- Cover
- Hangul: 푸른 주단우에서
- RR: Pureun judan ueseo
- MR: P'urŭn chudan uesŏ
- Directed by: Rim Chang-bom
- Starring: Ri Gyong-hi Ri Yong-ho Ri Kum Suk
- Cinematography: Han Ryong U
- Music by: Jo Song Su
- Production company: Korean Film Studio
- Distributed by: Mokran Video Korean Film Export and Import Company
- Release date: 2001;
- Running time: 81 minutes
- Country: North Korea
- Language: Korean

= On the Green Carpet =

2001 film by Rim Chang-bom

On the Green Carpet is a 2001 North Korean film directed by Rim Chang-bom. The film's title refers to the turf of the stadium which annually hosts the May Day mass games in Pyongyang.

== Summary ==
The film is a romantic comedy, which involves a coach who is preparing a group of schoolchildren for the May Day mass games, and a former colleague who has now become his superior. She feels that he is being too demanding of his young performers, as the show he has devised requires a series of multiple somersaults. However, the children are willing to work as hard as necessary to please their leader, Kim Jong Il, and the film culminates in a lavish display of their abilities.

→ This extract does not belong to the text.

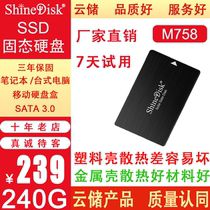 ShineDisk Cloud Storage SSD SSD Notebook Desktop Computer SATA3 M758 240G 256G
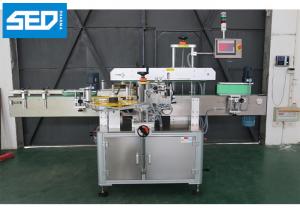 China SED-STB 220V 50HZ Single Phase Self Adhesive Sticker Labeling Machine Square Bottle Double Side Label Applicator wholesale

Everyday life in North Korea is presented as being pleasant and trouble-free, with no evidence of reported food shortages and an emphasis on the people's devotion to the "Dear Leader".

== Festival screenings and critical response ==
On the Green Carpet was the first North Korean film to be invited to the Berlin International Film Festival, where it was screened in 2004 as a special one-off event. It had been chosen by the festival committee from a selection of ten films, and aroused a great deal of interest despite being shown without subtitles and with a German-language-only voice-over. The predominantly German audience who saw the film later criticized it for its "Nazi-style propaganda". Sheila Johnson of FIPRESCI regarded it as a "rare and fascinating curiosity", but noted: "On the Green Carpet, with its flat, high-key lighting, functional editing and over-fondness for the zoom lens, could have been made forty years ago; although the subject might be superficially similar, it was executed with none of the technical brilliance of a Leni Riefenstahl movie."

On the Green Carpet has previously been screened at the 23rd Moscow International Film Festival in 2001.